(Records of spatial reasoning questions)
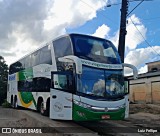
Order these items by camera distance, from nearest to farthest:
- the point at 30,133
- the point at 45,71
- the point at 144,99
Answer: the point at 30,133 < the point at 45,71 < the point at 144,99

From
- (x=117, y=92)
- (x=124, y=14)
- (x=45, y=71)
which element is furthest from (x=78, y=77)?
(x=124, y=14)

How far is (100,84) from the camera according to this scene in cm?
1288

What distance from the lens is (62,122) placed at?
14.5m

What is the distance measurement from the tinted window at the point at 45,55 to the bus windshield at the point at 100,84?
3.49 m

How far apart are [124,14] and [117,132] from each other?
11575mm

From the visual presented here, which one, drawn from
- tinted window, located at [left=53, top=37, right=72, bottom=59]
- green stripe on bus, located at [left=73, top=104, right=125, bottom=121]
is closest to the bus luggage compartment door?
green stripe on bus, located at [left=73, top=104, right=125, bottom=121]

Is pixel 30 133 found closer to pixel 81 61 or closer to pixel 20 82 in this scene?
pixel 81 61

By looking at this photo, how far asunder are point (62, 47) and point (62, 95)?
2430 mm

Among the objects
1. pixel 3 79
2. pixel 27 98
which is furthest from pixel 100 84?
pixel 3 79

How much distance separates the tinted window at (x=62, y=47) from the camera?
45.4ft

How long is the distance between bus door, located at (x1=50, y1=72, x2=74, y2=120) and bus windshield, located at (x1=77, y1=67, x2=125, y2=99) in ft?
2.02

§ **WRITTEN INSTRUCTION**:
Copy out all the records above with "smoked-glass window" in place of each "tinted window", leaving every other word the same. Omit the pictures.

§ **RESPONSE TO THIS TASK**:
Order these items by camera distance, from nearest to farthest:
- the point at 30,133
- the point at 45,71
- the point at 144,99
Answer: the point at 30,133 < the point at 45,71 < the point at 144,99

From
- (x=117, y=92)
- (x=124, y=14)
- (x=45, y=71)
which element is furthest from (x=78, y=77)?
(x=124, y=14)

How far is (100,84) from the camera according to this scene in cm?
1288

What distance from the lens is (62,122) placed at?
14.5m

What is the distance measurement from the smoked-glass window at the point at 45,55 to the bus windshield at the point at 100,84?
3.49 m

How far apart are [124,14] and [117,132] from each other?
11575mm

From the visual presented here, which one, drawn from
- smoked-glass window, located at [left=53, top=37, right=72, bottom=59]
- green stripe on bus, located at [left=73, top=104, right=125, bottom=121]
is closest to the bus luggage compartment door?
green stripe on bus, located at [left=73, top=104, right=125, bottom=121]

Is pixel 30 133 found closer to pixel 81 61 or closer to pixel 20 82 in this scene?
pixel 81 61

By looking at this photo, how far asunder are point (62, 47) and point (62, 95)?
2430 mm

Among the objects
1. pixel 3 79
2. pixel 27 98
which is furthest from pixel 100 84?
pixel 3 79

How much distance separates the smoked-glass window at (x=62, y=47) from the camera?
45.4ft

How long is the distance between bus door, located at (x1=50, y1=72, x2=74, y2=120) and bus windshield, located at (x1=77, y1=67, x2=125, y2=99) in ft?
2.02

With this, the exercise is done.